:: EXCERPTED DATA ::

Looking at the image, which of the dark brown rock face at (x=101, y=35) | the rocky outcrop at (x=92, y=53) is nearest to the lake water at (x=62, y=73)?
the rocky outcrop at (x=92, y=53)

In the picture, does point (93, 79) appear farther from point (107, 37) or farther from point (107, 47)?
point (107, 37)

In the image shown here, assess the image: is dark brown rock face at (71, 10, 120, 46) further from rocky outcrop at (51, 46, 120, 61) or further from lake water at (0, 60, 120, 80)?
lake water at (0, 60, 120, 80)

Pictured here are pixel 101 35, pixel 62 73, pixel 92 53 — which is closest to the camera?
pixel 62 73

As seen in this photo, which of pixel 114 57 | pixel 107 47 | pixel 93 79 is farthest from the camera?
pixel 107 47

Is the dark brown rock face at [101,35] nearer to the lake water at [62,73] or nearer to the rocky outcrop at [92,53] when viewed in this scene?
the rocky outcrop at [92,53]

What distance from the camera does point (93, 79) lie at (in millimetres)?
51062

:::
:: EXCERPTED DATA ::

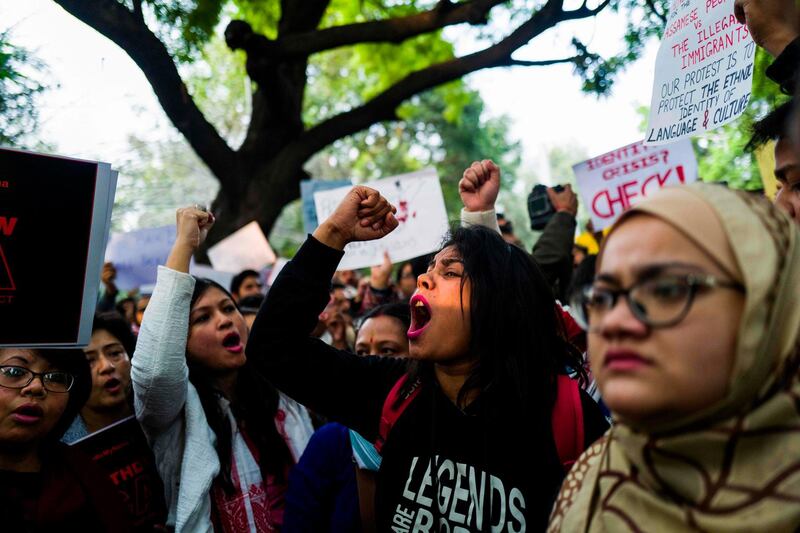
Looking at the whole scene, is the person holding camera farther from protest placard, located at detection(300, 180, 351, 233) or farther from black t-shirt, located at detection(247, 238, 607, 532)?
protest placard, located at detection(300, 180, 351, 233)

:::

SET PROBLEM: Which lines in the data above contain the word "farther"? Report each of those lines in full.

FULL RESPONSE:
In the picture, does point (93, 79) appear farther from point (107, 37) or farther from point (107, 47)?
Looking at the whole scene, is the person holding camera farther from protest placard, located at detection(300, 180, 351, 233) or farther from black t-shirt, located at detection(247, 238, 607, 532)?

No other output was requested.